◆ TEKS ARTIKEL
+ + + +

Situs Blog Berita, Ya Blogger Berita Indonesia.

Minggu, 27 September 2020

Hari Kereta Api Nasional Dari Aksi Buruh di Bandung

Sumber Foto: ayobandung.com

28 September 1945 menjadi salah satu hari yang cukup diingat masyarakat Indonesia sampai saat ini. Terjadi aksi pengambilalihan Kantor Pusat Kereta Api di Bandung dari penguasaan Jepang. Aksi di lapangan itu disikapi oleh para pejabat Republik Indonesia yang baru satu bulan usianya dengan mengumumkan pembentukan Djawatan Kereta Api Repoeblik Indonesia (DKARI). Hari yang penuh semangat nasionalisme itu kemudian diabadikan sebagai Hari Kereta Api Nasional.

Setelah proklamasi berkumandang di Pegangsaan Timur, Jakarta, pada 17 Agustus 1945, tidak serta-merta semua aset strategis yang dikuasai Jepang diserahkan atau bisa diambil alih. Pengelolaan kereta api, salah satunya. Pengambilalihan kantor-kantor kereta api dilakukan secara bertahap.

“Puncaknya adalah pengambil alihan Kantor Pusat Kereta Api Bandung tanggal 28 September 1945 (kini diperingati sebagai Hari Kereta Api Indonesia). Hal ini sekaligus menandai berdirinya Djawatan Kereta Api Indonesia Republik Indonesia (DKARI),” tulis PT Kereta Api Persero dalam situs webnya.

Dalam salah satu artikelnya, Kompas mengisahkan secara lebih rinci hari bersejarah itu. Organisasi-organisasi buruh kereta api ada di jantung aksi pengambilalihan kantor-kantor kereta api di beberapa kota di Indonesia.

Di Bandung, ribuan pegawai kereta api dan Angkata Muda Kereta Api (AMKA) yang ketika itu masih bekerja di bawah kendali Jepang mengambil alih kantor Balai Besar Kereta Api Bandung, yang sekarang menjadi Kantor Pusat PT KAI (Persero).

“Pada 28 September 1945, pernyataan sikap oleh sejumlah anggota AMKA yang mengatakan bahwa mulai 28 September kekuasaan perkeretaapian Indonesia resmi berada ditangan bangsa Indonesia. Semenjak saat itu, terbentuk Djawatan Kereta Api Republik Indonesia (DKARI) dan ditetapkannya sebagai Hari Kereta Api di Indonesia,” tulis Kompas.

Demi Kepentingan Kolonial

Merujuk situs web PT KAI (Persero), diceritakan pembangunan jalur kereta api pertama di Indonesia dikerjakan di Semarang pada 17 Juni 1864. Meski diresmikan oleh Gubernur Jendral Hindia Belanda Baron Sloet van de Beele, proyek dilaksanakan oleh perusahaan swasta.

+ + + +

◆ DATA YANG DIBERIKAN
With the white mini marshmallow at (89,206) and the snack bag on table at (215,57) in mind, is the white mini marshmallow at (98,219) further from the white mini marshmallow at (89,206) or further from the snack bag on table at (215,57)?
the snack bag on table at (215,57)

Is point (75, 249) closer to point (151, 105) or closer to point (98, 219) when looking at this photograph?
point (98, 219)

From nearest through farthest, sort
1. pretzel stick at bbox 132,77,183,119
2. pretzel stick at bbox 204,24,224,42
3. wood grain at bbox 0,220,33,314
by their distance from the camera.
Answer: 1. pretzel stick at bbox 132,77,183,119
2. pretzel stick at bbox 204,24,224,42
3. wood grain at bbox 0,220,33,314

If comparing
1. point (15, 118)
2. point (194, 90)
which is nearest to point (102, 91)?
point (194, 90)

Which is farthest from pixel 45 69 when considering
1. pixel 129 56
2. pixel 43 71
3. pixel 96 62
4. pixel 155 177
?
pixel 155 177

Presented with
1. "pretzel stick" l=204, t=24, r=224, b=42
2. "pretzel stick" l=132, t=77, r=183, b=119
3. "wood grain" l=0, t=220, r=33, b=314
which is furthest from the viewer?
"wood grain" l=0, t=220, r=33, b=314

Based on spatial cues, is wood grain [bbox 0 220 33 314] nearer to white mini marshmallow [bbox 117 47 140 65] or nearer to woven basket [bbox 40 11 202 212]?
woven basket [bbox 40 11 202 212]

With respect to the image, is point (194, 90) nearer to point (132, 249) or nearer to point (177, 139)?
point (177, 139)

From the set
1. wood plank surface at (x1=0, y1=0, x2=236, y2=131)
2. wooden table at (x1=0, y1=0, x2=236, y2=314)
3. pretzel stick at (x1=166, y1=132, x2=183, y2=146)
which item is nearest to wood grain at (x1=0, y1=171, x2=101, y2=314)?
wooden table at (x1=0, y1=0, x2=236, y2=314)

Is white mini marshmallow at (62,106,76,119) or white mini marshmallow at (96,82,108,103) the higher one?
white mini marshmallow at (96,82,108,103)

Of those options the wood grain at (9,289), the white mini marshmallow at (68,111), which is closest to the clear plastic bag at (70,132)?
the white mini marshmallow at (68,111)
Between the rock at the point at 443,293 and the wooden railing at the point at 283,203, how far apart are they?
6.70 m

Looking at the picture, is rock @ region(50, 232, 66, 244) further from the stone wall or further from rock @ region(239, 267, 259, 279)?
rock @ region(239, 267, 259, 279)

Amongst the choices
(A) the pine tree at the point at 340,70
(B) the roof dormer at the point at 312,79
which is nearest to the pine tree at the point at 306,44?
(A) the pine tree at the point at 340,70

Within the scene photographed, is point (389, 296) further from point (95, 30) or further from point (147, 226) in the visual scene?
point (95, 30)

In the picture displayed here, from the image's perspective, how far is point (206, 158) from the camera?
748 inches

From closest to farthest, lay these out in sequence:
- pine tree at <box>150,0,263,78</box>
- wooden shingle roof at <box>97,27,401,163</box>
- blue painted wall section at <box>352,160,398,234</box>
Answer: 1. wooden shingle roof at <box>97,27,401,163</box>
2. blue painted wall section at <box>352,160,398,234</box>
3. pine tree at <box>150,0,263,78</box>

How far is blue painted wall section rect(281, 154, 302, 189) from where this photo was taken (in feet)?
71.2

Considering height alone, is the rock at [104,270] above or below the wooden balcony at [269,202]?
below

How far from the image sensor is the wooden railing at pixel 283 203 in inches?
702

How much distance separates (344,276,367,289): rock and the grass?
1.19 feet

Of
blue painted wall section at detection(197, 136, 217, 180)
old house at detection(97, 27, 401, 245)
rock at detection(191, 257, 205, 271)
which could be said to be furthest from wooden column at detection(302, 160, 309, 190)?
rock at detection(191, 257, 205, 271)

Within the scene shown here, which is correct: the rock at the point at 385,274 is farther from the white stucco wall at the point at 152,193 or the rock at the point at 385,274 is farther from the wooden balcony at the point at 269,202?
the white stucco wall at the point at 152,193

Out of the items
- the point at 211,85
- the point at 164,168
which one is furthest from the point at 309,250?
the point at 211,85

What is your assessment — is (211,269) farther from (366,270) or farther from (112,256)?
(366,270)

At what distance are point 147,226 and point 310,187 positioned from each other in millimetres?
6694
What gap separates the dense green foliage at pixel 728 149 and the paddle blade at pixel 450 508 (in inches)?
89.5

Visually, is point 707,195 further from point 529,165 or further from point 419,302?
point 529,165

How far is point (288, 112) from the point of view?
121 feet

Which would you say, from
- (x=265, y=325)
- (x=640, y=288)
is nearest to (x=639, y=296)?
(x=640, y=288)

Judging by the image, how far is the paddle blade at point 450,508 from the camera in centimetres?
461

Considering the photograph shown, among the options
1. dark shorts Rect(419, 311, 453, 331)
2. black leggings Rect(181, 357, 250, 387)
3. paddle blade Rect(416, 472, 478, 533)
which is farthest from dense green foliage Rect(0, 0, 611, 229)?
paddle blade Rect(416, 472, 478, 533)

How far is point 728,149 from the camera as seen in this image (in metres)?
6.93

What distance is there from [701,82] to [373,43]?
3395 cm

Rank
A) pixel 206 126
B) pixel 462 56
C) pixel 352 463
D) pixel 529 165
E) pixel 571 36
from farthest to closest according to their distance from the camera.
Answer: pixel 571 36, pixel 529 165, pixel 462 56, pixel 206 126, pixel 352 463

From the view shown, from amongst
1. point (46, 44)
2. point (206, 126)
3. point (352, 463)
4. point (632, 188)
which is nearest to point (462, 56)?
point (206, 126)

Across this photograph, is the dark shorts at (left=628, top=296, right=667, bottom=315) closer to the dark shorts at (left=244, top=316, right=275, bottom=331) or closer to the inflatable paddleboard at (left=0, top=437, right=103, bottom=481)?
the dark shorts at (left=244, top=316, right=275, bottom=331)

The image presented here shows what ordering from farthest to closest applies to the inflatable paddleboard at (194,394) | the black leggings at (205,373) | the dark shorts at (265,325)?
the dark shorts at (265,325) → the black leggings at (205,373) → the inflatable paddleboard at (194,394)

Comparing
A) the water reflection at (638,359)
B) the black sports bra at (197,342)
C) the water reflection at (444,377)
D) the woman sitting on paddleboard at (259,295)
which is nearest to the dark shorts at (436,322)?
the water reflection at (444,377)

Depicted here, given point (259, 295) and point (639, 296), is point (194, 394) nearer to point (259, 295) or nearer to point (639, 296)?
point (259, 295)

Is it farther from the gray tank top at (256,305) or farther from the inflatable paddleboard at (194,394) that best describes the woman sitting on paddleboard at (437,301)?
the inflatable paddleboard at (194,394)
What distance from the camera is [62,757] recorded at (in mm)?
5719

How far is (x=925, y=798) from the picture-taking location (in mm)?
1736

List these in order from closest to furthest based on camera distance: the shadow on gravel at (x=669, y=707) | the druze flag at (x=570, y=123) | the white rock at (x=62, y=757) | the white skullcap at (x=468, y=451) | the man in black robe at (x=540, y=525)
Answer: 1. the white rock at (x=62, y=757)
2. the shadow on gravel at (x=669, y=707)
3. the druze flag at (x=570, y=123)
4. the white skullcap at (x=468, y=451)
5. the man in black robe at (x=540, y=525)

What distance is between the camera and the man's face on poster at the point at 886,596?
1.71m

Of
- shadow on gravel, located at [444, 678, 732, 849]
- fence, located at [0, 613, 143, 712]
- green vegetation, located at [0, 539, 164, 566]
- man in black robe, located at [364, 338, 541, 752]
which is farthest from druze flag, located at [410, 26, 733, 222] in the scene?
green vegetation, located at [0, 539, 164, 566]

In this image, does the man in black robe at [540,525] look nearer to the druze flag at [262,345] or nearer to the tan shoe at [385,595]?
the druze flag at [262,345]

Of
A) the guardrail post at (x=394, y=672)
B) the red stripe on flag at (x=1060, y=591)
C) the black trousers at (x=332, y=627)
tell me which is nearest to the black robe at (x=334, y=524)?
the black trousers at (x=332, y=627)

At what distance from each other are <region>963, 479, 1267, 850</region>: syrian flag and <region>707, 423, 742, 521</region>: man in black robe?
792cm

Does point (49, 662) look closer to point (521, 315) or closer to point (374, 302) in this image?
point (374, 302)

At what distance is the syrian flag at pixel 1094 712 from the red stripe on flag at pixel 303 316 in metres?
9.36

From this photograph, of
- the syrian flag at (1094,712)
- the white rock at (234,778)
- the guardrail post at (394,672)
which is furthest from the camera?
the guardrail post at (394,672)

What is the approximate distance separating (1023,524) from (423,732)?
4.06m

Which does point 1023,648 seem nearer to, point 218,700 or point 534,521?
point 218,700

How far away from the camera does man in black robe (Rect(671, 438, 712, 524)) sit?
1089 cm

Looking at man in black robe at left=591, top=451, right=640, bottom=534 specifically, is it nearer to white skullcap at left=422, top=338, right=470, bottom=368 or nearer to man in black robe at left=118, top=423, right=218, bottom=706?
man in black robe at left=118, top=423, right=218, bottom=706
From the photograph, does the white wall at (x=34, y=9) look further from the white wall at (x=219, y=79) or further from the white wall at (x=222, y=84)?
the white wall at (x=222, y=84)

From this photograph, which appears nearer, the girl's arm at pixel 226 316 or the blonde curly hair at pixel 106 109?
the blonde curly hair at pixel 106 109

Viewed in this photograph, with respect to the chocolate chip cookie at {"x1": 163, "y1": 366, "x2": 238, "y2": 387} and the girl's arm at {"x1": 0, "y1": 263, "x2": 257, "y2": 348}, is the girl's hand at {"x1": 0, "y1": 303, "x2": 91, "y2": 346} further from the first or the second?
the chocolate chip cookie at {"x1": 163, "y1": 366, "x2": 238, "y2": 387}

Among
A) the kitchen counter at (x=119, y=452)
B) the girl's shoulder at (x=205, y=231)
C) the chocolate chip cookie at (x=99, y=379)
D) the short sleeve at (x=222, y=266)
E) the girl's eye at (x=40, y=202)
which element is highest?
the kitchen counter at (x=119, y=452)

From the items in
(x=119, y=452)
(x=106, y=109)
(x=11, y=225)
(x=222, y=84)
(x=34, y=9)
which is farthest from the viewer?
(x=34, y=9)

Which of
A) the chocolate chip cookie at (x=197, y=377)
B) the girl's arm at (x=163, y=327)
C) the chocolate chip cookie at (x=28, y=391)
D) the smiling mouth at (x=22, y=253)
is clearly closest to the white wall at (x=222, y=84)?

+ + + +

◆ TUJUAN TUGAS
Salin lagi bagian artikel tentang Hari Kereta Api Nasional di antara "Hari Kereta Api Nasional Dari" dan "dilakukan secara bertahap.", termasuk kedua ujungnya, lalu ganti "Jepang" dengan "Nippon". Daftar di atas adalah bahan tersendiri yang terpisah dari artikel.

◆ PENYELESAIAN SOAL
Hari Kereta Api Nasional Dari Aksi Buruh di Bandung

Sumber Foto: ayobandung.com

28 September 1945 menjadi salah satu hari yang cukup diingat masyarakat Indonesia sampai saat ini. Terjadi aksi pengambilalihan Kantor Pusat Kereta Api di Bandung dari penguasaan Nippon. Aksi di lapangan itu disikapi oleh para pejabat Republik Indonesia yang baru satu bulan usianya dengan mengumumkan pembentukan Djawatan Kereta Api Repoeblik Indonesia (DKARI). Hari yang penuh semangat nasionalisme itu kemudian diabadikan sebagai Hari Kereta Api Nasional.

Setelah proklamasi berkumandang di Pegangsaan Timur, Jakarta, pada 17 Agustus 1945, tidak serta-merta semua aset strategis yang dikuasai Nippon diserahkan atau bisa diambil alih. Pengelolaan kereta api, salah satunya. Pengambilalihan kantor-kantor kereta api dilakukan secara bertahap.